We can only guess at what compelled Rose Ducreux to leave behind a loving family and successful career. A private passenger on a military ship, perhaps she anticipated the quick solidification of a stable, colonial society in which transplanted Frenchmen and women would commission portraits. Her Self-portrait signals a broader fashionable interest in a world of commodities exchanged globally, but omits obvious references to the Caribbean: the urn resembles Wedgwood sources signaling French Anglomanie of the 1780s, while her striped silk dress originates in the fashion for so-called siamoises, patterns brought from Siam since the seventeenth century. A powerful drawing attributed to Ducreux’s father depicting a Black man, possibly a portrait of Olaudah Equiano, records the family’s intersection with empire and enslavement from Europe, but none of her known works appear to depict persons of color.[7] The distinctly colonial direction taken in Rose Ducreux’s biography coalesces most clearly with her courtship and marriage. An ivory portrait miniature by her father evidently representing her future husband in the early 1790s suggests that their families had known each other for years before.[8] Active in Martinique as early as the seventeenth century, Montgirard’s family held deep connections to French colonialism, and he himself held posts in Dominica, Tobago, Saint Lucy and Guyana before heading to Saint-Domingue. In contrast to this dense professional and family network, colonial France is nowhere obvious in Ducreux’s many surviving paintings or art critics’ reactions to them—though perhaps it need not be and, in fact, the things she sent home in Saint-Domingue are indicative enough. Coffee, sugar and snuff were ephemeral yet everywhere present in her Parisian life. So while nothing so dramatic nor politically entangled as Ducreux’s final year could be predicted by her earlier art or biography, this abrupt lack of transition is perhaps all the more revealing of eighteenth-century Parisian lives and livelihoods, invisible on the surface and yet always already colonial.

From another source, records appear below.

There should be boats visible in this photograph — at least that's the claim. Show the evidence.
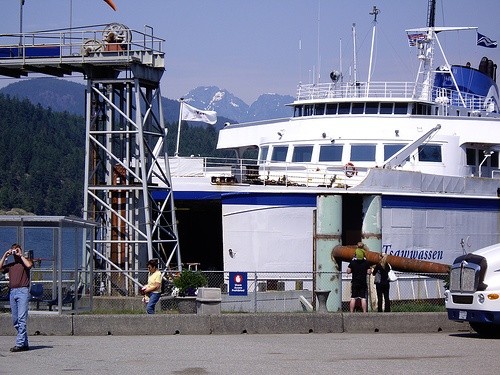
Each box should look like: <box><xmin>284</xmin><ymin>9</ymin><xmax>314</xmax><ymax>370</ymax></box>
<box><xmin>120</xmin><ymin>0</ymin><xmax>500</xmax><ymax>300</ymax></box>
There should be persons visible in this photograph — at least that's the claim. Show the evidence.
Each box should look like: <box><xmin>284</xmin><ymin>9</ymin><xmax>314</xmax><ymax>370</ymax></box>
<box><xmin>0</xmin><ymin>243</ymin><xmax>32</xmax><ymax>352</ymax></box>
<box><xmin>347</xmin><ymin>242</ymin><xmax>372</xmax><ymax>312</ymax></box>
<box><xmin>142</xmin><ymin>260</ymin><xmax>162</xmax><ymax>314</ymax></box>
<box><xmin>372</xmin><ymin>254</ymin><xmax>390</xmax><ymax>312</ymax></box>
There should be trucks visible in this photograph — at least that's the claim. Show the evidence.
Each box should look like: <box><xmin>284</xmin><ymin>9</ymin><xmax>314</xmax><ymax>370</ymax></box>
<box><xmin>445</xmin><ymin>242</ymin><xmax>500</xmax><ymax>338</ymax></box>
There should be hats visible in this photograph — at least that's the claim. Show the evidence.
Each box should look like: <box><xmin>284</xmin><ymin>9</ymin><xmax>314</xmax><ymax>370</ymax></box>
<box><xmin>358</xmin><ymin>242</ymin><xmax>364</xmax><ymax>246</ymax></box>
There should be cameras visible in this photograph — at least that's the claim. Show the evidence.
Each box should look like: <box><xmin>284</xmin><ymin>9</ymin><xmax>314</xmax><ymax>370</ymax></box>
<box><xmin>12</xmin><ymin>250</ymin><xmax>17</xmax><ymax>254</ymax></box>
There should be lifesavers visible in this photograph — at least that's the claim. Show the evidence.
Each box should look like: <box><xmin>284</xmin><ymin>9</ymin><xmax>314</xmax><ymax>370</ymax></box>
<box><xmin>344</xmin><ymin>163</ymin><xmax>355</xmax><ymax>178</ymax></box>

[1] Main sources are Georgette Lyon, Joseph Ducreux, premier peintre de Marie-Antoinette, 1735-1802: sa vie, son œuvre (Paris: La Nef de Paris, 1958), esp. 74, 79-80, 111-12; Joseph Baillio, “Une artiste méconnue: Rose Adélaïde Ducreux,” L’Œil, no. 399 (October 1988), 20-27.

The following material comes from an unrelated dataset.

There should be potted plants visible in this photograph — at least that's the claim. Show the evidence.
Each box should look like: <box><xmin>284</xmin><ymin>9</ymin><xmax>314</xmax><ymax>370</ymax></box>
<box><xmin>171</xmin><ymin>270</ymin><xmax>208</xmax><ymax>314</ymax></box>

[2] Lyon, Joseph Ducreux, 112.
[3] I am very grateful to Meredith Martin for this reference and its connection to Montgirard’s wife. Archives nationales d’outre mer, COL F6 5 No. 149B. Dated 23 fructidor year X (August 30, 1802).

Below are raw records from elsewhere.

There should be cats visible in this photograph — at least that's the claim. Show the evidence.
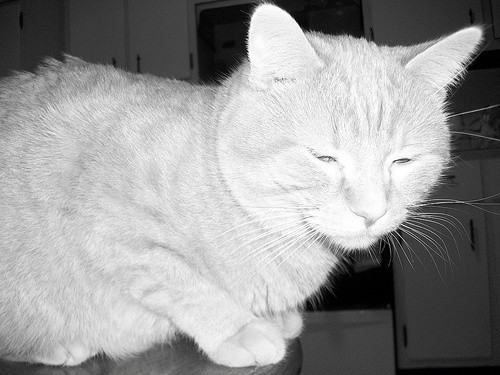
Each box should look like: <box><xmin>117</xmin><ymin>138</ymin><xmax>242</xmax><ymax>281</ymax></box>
<box><xmin>0</xmin><ymin>2</ymin><xmax>484</xmax><ymax>368</ymax></box>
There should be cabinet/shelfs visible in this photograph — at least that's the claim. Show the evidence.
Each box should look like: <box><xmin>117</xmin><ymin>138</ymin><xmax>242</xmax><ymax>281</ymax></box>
<box><xmin>0</xmin><ymin>0</ymin><xmax>201</xmax><ymax>87</ymax></box>
<box><xmin>365</xmin><ymin>0</ymin><xmax>500</xmax><ymax>369</ymax></box>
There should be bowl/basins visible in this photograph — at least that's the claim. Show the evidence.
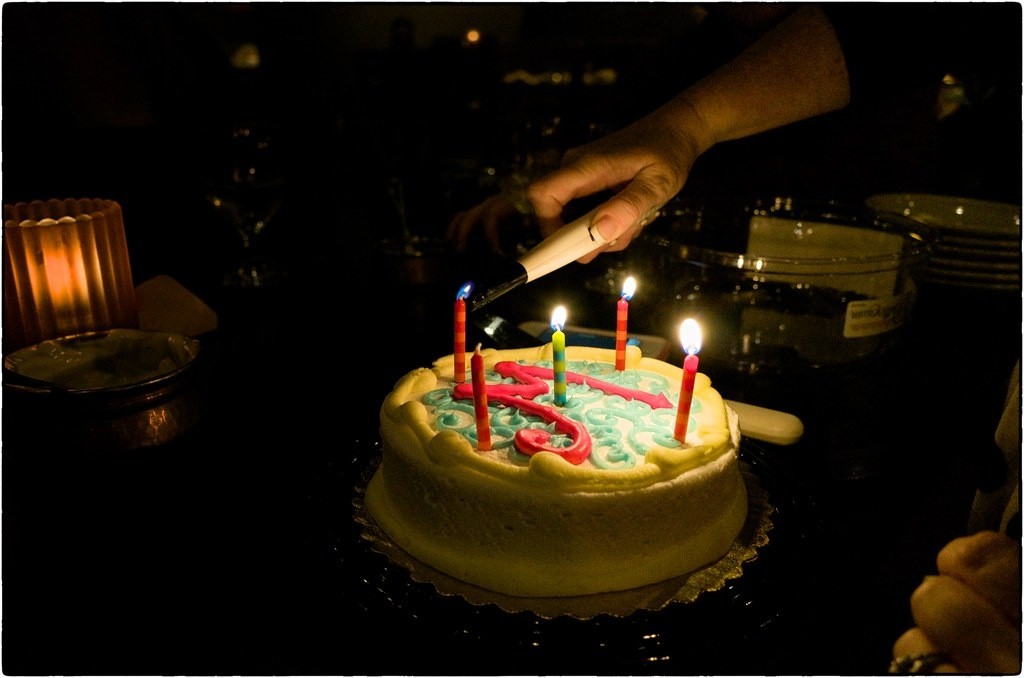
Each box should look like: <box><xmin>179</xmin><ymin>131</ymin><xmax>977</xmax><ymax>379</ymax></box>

[4] COL F6 No. 5, no. 149A.
[5] Katharine Baetjer, French Paintings in The Metropolitan Museum of Art (New Haven and London: Yale University Press with The Metropolitan Museum of Art, 2019), 350-52 (no. 117). Also see the object file with research by Francesca Whitlam-Cooper and online entry.
[6] Lyon, Joseph Ducreux, 96.
[7] While the attribution of this drawing has remained uncertain, it has strong technical and formal similarities to a Head of a Gentleman (ca.1770-80; National Gallery of Art, Washington, 1991.23.2.a) accepted as the work of Joseph Ducreux.
[8] Sold Paris, Hotel Drouot, Binoche et Giquello, March 30, 2012, Lot 91.